The Hill presents a poll showing that, after losing this election, Democrats are more likely to "unfriend" someone due to their political posts than Republicans. Several thoughts on this:
    • What counts as "politics"? For example, if someone makes an unfriending decision because someone posts something nakedly anti-Semitic, is that decision "political"?
    • I've never unfriended someone because of their political posts. I have thought about it. But typically, when I do, my conscious mind gives me a sober lecture on the importance of not isolating myself from competing points of view and listening even when it's difficult. But there's another part of me that secretly wonders if the real reason I do it is to confirm all of my worst instincts about what Republicans are really like. Put simply, the people I think about unfriending are not my lucid Republican friends. They are histrionic trolls of the worst order. Making sure the seven daily posts about how Barack Obama is about to implement his Secret Muslim Plan (just you wait) or how Hillary Clinton's emails are the greatest treason our nation has seen since the Civil War stay on my Facebook feed doesn't "challenge" me in any reasonable respect, it just reaffirms my instinct that the opposing side has been taken over by lunatics. For all the "if only we talked, we'd see how much we really have in common", well -- not always.

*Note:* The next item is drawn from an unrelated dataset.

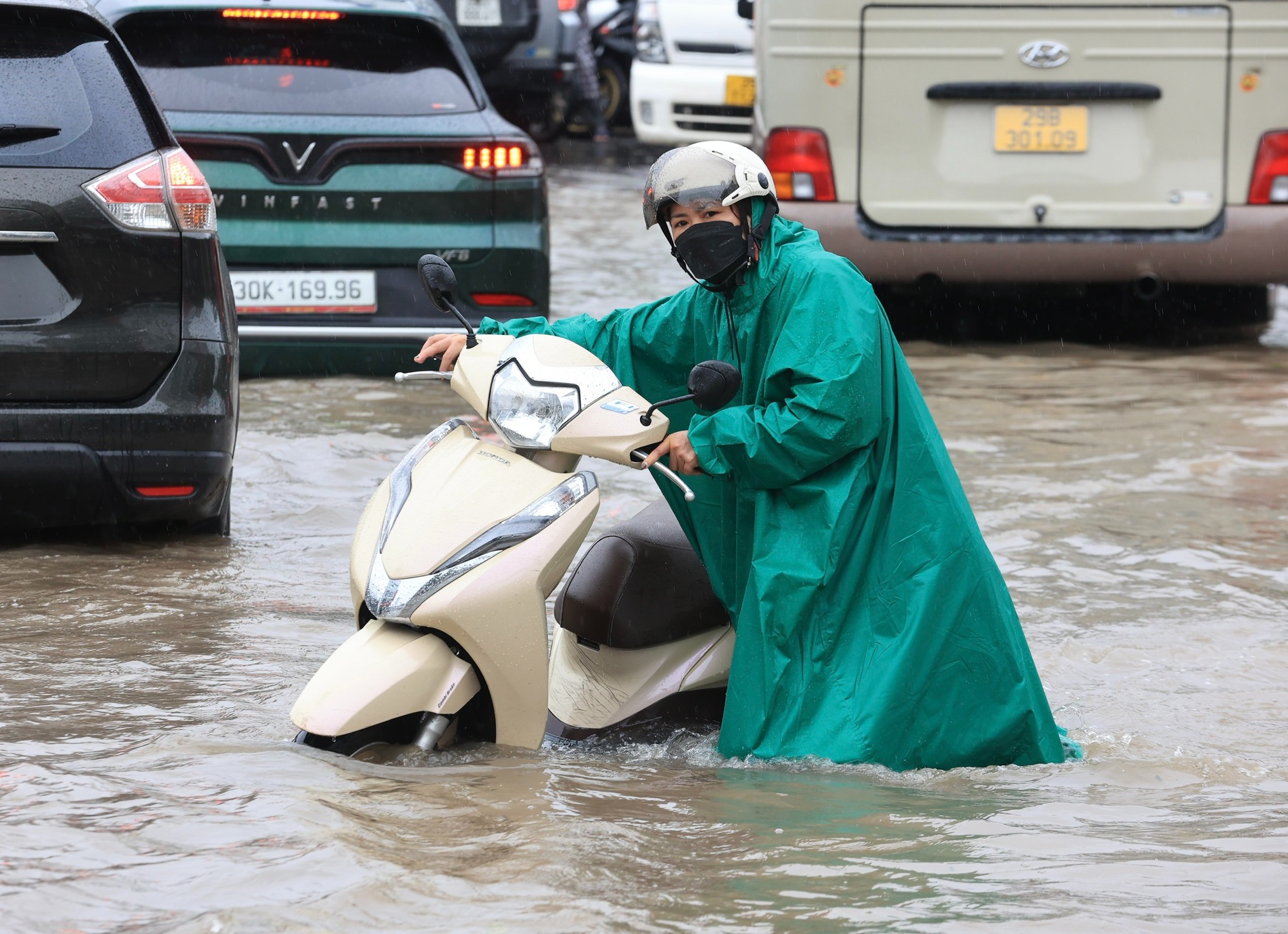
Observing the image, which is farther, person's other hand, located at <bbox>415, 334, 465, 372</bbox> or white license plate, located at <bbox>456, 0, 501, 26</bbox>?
white license plate, located at <bbox>456, 0, 501, 26</bbox>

    • I wonder how much work "Democrat" versus "losing this election" is doing. I've always been a proponent of "listen to your adversaries, take seriously challenging points of view" (my Intro to American Politics students got that lecture so often they probably can recite it from memory). But I'll confess it was an easier instinct when I assumed my side was going to come out on top, and listening was a beneficent gift I'd bestow on the electoral losers. At Berkeley, to urge one to listen to conservatives is to urge someone to listen to an utterly powerless minority. It's easy to do because they present no immediate threat. Power doesn't require one to listen to others (obviously), but it does make it easier to do so magnanimously. Marginalization often does force one to listen to others (obviously), but the compulsion tends to make it happen without much good cheer.
    In related news, an interesting study finds that much of the biased partisan divergence in factual assessments of the world dissipates if you give people a small monetary incentive to be honest (whether that means "giving the true answer" or "admitting you don't know the true answer"). It's an intriguing add-on to the well-known phenomenon whereby partisans will interpret facts to suit their own agenda (so liberals will say that the economy faltered in conservative administrations regardless of whether it did, conservatives will do so for liberal administrations). The study suggests that persons are doing this not because they "actually" labor under these mistaken beliefs, but simply as a rooting mechanism for their preferred team.